Task details: Write out the records word for word, from the line containing "Does the point at 299,129" (that line included) through the last line of the records.

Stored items
= = = = =

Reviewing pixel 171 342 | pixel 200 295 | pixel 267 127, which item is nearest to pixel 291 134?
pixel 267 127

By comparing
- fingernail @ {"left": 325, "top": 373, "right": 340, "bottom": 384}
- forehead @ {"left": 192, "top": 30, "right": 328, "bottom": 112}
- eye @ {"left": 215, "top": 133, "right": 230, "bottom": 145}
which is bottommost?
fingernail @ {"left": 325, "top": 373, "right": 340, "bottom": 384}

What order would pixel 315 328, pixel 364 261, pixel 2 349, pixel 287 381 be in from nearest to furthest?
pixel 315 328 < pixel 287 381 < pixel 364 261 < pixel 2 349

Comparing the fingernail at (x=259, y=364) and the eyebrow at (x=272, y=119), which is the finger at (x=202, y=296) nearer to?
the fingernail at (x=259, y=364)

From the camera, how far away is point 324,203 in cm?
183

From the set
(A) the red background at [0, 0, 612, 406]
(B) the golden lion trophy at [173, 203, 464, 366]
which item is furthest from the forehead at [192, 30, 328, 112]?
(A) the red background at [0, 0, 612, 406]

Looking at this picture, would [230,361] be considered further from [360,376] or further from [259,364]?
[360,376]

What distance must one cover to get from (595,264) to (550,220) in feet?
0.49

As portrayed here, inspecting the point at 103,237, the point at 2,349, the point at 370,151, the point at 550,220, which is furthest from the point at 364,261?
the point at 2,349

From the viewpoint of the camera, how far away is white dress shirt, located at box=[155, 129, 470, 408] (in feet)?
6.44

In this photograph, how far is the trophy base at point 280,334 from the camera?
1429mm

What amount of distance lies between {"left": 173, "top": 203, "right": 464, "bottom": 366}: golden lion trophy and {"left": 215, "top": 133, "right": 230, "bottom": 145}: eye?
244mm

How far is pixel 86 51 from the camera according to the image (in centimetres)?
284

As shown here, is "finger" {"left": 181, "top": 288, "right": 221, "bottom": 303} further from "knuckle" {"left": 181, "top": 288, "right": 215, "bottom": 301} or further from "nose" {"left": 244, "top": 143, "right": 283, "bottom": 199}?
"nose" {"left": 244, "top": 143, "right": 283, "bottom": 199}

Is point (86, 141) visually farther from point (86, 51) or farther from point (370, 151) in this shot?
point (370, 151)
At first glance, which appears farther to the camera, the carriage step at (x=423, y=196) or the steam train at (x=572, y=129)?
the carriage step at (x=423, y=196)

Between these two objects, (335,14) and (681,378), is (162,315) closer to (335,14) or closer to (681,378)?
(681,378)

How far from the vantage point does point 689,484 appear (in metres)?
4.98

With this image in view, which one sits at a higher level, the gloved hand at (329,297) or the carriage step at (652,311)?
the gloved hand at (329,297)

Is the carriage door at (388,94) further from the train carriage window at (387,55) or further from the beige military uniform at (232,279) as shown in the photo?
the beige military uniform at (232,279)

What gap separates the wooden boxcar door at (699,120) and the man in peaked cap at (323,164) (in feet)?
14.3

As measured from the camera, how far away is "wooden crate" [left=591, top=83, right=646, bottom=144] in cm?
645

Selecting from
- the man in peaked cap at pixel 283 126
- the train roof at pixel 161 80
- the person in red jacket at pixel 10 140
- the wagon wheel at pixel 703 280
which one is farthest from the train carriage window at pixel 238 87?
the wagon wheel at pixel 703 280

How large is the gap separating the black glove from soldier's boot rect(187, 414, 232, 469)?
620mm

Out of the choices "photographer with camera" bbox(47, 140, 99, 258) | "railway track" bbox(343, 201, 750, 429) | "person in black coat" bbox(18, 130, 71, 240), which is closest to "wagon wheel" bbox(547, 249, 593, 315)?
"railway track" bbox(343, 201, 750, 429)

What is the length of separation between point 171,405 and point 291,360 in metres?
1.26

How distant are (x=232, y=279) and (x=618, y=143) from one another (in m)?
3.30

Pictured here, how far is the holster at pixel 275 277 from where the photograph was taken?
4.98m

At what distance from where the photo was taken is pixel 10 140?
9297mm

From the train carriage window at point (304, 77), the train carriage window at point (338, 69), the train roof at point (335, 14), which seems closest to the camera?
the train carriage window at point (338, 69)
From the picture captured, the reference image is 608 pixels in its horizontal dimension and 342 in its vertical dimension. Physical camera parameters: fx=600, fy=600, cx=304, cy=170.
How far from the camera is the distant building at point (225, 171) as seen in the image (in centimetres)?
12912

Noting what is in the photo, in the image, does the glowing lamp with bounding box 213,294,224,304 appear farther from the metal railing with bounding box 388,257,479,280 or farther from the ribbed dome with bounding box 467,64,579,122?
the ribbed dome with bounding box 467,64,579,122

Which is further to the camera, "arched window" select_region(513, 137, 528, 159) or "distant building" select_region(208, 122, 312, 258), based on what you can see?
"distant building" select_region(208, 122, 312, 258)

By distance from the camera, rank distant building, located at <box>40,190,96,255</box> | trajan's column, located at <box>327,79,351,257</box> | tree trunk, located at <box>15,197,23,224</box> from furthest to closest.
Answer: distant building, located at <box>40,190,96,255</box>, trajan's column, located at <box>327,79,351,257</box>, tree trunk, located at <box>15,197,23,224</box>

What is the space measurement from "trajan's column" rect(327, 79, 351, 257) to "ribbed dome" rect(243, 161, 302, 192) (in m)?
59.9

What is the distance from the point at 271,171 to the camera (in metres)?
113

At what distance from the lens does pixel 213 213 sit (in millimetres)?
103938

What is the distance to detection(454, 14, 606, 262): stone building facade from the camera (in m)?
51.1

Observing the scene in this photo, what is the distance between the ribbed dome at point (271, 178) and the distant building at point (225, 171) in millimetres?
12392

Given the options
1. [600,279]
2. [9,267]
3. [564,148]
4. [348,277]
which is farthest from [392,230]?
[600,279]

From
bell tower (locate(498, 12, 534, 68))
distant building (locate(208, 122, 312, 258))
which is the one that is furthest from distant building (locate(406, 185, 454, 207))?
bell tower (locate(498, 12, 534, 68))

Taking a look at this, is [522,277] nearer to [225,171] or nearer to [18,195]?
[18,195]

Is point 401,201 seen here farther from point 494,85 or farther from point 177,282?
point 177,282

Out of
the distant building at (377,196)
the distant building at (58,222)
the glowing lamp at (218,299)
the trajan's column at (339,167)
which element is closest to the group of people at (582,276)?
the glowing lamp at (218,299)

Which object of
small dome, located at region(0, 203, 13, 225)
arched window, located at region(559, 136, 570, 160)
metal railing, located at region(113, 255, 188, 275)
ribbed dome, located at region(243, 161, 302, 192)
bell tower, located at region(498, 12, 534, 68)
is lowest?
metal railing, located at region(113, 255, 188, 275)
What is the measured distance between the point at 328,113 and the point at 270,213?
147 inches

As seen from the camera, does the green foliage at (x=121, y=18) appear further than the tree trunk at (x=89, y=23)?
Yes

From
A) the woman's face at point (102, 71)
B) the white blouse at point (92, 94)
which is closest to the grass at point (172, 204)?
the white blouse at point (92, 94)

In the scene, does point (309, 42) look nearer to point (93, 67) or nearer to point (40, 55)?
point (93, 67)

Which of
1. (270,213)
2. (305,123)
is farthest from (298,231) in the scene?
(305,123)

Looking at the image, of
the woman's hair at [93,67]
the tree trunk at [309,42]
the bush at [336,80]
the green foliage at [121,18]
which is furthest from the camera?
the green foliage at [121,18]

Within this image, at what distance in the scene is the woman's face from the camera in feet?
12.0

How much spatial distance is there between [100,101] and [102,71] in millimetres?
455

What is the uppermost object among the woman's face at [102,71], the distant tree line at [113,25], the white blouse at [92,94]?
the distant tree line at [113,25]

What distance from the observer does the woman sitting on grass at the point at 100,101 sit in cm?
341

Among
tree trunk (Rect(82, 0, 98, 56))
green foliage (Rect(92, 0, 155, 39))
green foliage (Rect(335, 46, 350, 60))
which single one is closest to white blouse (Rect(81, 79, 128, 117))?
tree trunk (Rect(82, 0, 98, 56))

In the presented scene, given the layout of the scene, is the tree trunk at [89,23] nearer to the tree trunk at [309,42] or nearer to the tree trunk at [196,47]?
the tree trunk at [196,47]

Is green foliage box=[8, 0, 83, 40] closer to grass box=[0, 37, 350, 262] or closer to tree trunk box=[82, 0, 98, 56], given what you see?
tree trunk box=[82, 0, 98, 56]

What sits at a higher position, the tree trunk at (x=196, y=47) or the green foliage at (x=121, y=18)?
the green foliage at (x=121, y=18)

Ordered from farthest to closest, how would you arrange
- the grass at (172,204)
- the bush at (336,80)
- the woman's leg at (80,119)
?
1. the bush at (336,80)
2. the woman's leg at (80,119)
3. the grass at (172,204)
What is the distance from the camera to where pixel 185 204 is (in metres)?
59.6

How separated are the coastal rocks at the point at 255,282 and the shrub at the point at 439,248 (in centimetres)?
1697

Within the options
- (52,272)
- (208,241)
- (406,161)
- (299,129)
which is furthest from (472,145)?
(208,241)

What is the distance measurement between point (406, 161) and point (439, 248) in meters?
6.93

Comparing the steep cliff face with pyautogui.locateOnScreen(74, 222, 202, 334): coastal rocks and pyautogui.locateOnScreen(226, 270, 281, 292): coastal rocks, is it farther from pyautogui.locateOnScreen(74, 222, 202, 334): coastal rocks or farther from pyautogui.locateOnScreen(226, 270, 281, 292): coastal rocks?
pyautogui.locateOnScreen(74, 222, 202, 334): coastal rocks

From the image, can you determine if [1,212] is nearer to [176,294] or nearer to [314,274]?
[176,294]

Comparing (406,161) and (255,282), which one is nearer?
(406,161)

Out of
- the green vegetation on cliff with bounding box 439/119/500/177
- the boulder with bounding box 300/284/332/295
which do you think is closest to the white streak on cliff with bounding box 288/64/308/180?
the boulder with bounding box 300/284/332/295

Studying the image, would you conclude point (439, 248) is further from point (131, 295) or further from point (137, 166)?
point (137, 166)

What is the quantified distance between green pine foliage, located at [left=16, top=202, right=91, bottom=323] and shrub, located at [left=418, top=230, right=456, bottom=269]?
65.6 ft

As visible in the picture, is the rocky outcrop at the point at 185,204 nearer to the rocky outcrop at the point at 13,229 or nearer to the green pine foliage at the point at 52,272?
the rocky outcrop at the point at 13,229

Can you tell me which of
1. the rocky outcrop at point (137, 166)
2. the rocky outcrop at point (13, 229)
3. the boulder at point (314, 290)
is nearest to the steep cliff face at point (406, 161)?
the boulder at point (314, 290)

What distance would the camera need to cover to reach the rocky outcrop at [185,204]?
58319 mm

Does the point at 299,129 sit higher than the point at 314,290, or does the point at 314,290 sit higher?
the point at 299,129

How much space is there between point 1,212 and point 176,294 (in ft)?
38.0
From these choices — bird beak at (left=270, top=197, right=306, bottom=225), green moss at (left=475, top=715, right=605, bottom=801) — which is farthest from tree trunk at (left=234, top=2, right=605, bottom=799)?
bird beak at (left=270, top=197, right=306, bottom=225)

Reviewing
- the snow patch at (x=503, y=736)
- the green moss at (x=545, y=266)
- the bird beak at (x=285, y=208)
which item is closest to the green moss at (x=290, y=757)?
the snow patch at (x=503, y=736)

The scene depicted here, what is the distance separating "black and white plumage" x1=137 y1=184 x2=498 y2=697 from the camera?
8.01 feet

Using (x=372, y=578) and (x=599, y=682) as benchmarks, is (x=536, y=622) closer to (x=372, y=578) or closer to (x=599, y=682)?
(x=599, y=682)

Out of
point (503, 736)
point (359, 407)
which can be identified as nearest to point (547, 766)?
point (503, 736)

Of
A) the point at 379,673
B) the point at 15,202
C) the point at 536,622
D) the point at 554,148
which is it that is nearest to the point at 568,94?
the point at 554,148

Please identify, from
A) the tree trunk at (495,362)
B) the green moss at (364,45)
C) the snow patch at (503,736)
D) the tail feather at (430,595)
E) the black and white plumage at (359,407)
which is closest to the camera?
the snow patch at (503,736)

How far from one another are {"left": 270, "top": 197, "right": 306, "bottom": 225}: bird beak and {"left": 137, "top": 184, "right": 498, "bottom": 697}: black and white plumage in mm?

= = = = =

Full solution:
Does the point at 299,129 sit higher than the point at 314,290, or does the point at 314,290 sit higher?
the point at 299,129

How much space is there between point 1,212 and point 176,294 (in ft)?
38.0
From these choices — bird beak at (left=270, top=197, right=306, bottom=225), green moss at (left=475, top=715, right=605, bottom=801) — which is farthest from tree trunk at (left=234, top=2, right=605, bottom=799)?
bird beak at (left=270, top=197, right=306, bottom=225)

Reviewing
- the snow patch at (x=503, y=736)
- the green moss at (x=545, y=266)
- the bird beak at (x=285, y=208)
which item is closest to the green moss at (x=290, y=757)?
the snow patch at (x=503, y=736)

The scene depicted here, what is the distance separating "black and white plumage" x1=137 y1=184 x2=498 y2=697 from the camera?
8.01 feet

Using (x=372, y=578) and (x=599, y=682) as benchmarks, is (x=536, y=622) closer to (x=372, y=578) or closer to (x=599, y=682)?
(x=599, y=682)

Out of
point (503, 736)
point (359, 407)
which can be identified as nearest to point (547, 766)?
point (503, 736)

Of
A) the point at 379,673
B) the point at 15,202
C) the point at 536,622
D) the point at 554,148
which is it that is nearest to the point at 568,94?
the point at 554,148

Please identify, from
A) the tree trunk at (495,362)
B) the green moss at (364,45)
C) the snow patch at (503,736)
D) the tail feather at (430,595)
E) the black and white plumage at (359,407)
which is closest to the camera?
the snow patch at (503,736)

How far from one another are {"left": 270, "top": 197, "right": 306, "bottom": 225}: bird beak and {"left": 137, "top": 184, "right": 498, "bottom": 697}: black and white plumage in mm?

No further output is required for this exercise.